BMW's In Cycle Shops

BMW's in Cycle Shops

So what is it that we actually don’t know already? What is it, that we’re so ignorant about, that if we could somehow get to know we would be more successful?

So many people go about mouthing the blandest clichés and market these vociferously, with a rapidity that perhaps no machine-gun can match.

Worse: so many people go about asking questions that should’ve been voiced only if we were born yesterday or perhaps had just learnt to be articulate.

There are actually people who wait at bus stands and wonder why their train doesn’t arrive!

Sounds idiotic? Yet that’s the way millions live everyday, waiting for success, waiting for their moment even as they cling to failure.

People actually expect that their lives will change, their careers race ahead, their relationship blossom, their money exceed their needs, even as they behave in the self same way as yesterday.

The man at the Bus Stand may well have been waiting for a spaceship to arrive at the bus stand…at least his expectations would have been greater.

We eat, drink and sleep failure, and are then flummoxed that we have no success.

Success or failure is in our nature, visible easily in our way of dealing with things.

We experience one of the two continually… in the small things, in small ways, in our every day life.

I want to know the tiny successes you have. I want to celebrate the small things you’re becoming better at.

Life is not one BIG moment. It’s the culmination of billions of tiny moments. These moments characterize us. These moments define us. These predict our future.

Don’t wait for the big things. Don’t wait for the big day.
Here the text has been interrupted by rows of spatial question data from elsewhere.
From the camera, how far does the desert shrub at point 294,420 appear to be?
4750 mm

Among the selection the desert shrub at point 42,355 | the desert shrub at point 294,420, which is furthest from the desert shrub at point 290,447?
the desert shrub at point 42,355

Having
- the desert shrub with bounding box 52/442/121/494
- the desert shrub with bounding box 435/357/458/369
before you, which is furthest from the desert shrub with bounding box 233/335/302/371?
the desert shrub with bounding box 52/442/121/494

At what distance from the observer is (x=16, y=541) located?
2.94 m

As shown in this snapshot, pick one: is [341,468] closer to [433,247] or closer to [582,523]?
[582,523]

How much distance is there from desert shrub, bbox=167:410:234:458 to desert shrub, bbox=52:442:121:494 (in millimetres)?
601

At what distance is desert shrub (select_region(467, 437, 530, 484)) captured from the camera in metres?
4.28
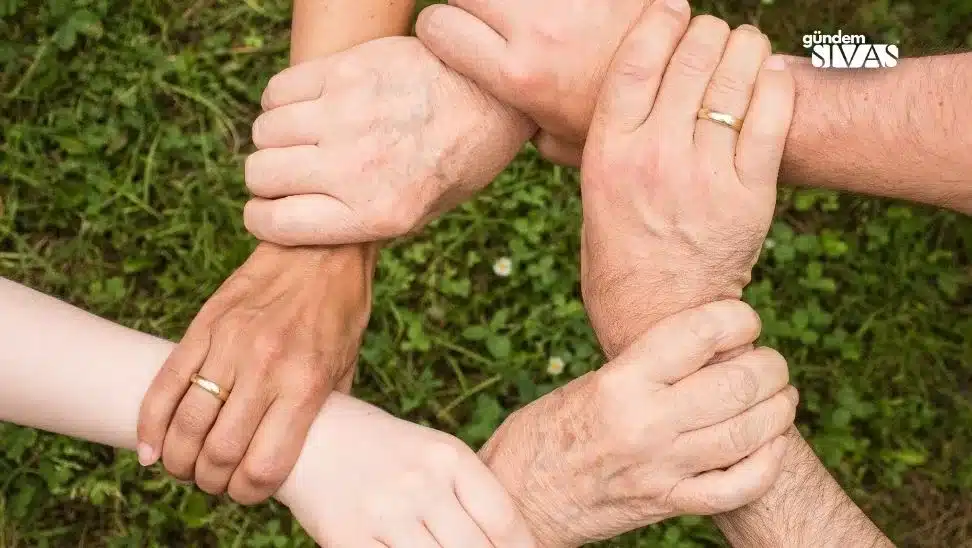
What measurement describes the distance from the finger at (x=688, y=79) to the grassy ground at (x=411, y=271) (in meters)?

Don’t wait to be a millionaire…and don’t wait for that guest to arrive before your home looks taken care of.

If we are waiting for success, have we not failed already?

This is a law you’ve been taught well: we reap as we sow.

Be afraid of the small failures. Of the little remises. Don’t let it hide in your nature. Don’t brush away a hundred areas of neglect and lack of diligence for what you perceive as one astonishing bout of success.

Success is extremely jealous. It demands our integrity. It demands we experience it constantly. It jealously guards the fact that we walk with it continually…not only in public.

Not for a fleeting 15 seconds of fame.

Success is not a one-night stand. It’s a marriage for eternity. Perhaps you’ve tried to flirt with it. Perhaps you’ve inhaled its heady perfume.

We see it in others; we dream of it ourselves.

Somehow, mystically, this lie resides in us: If we need to change, success is not worth it. Somehow this equation fuddles & muddles our thinking -: our failure too is success if it means our not having to change.

Often our barometers of success are in how we were able to get other people to change. Our loss is proportionate to their stubbornness.

Some are led to believe that, if everybody in the world changed, and they could remain the same that would be their greatest success.

It’s not surprising that, these are ones who fume, as they wait in cycle repair shops for their BMW’s to be delivered.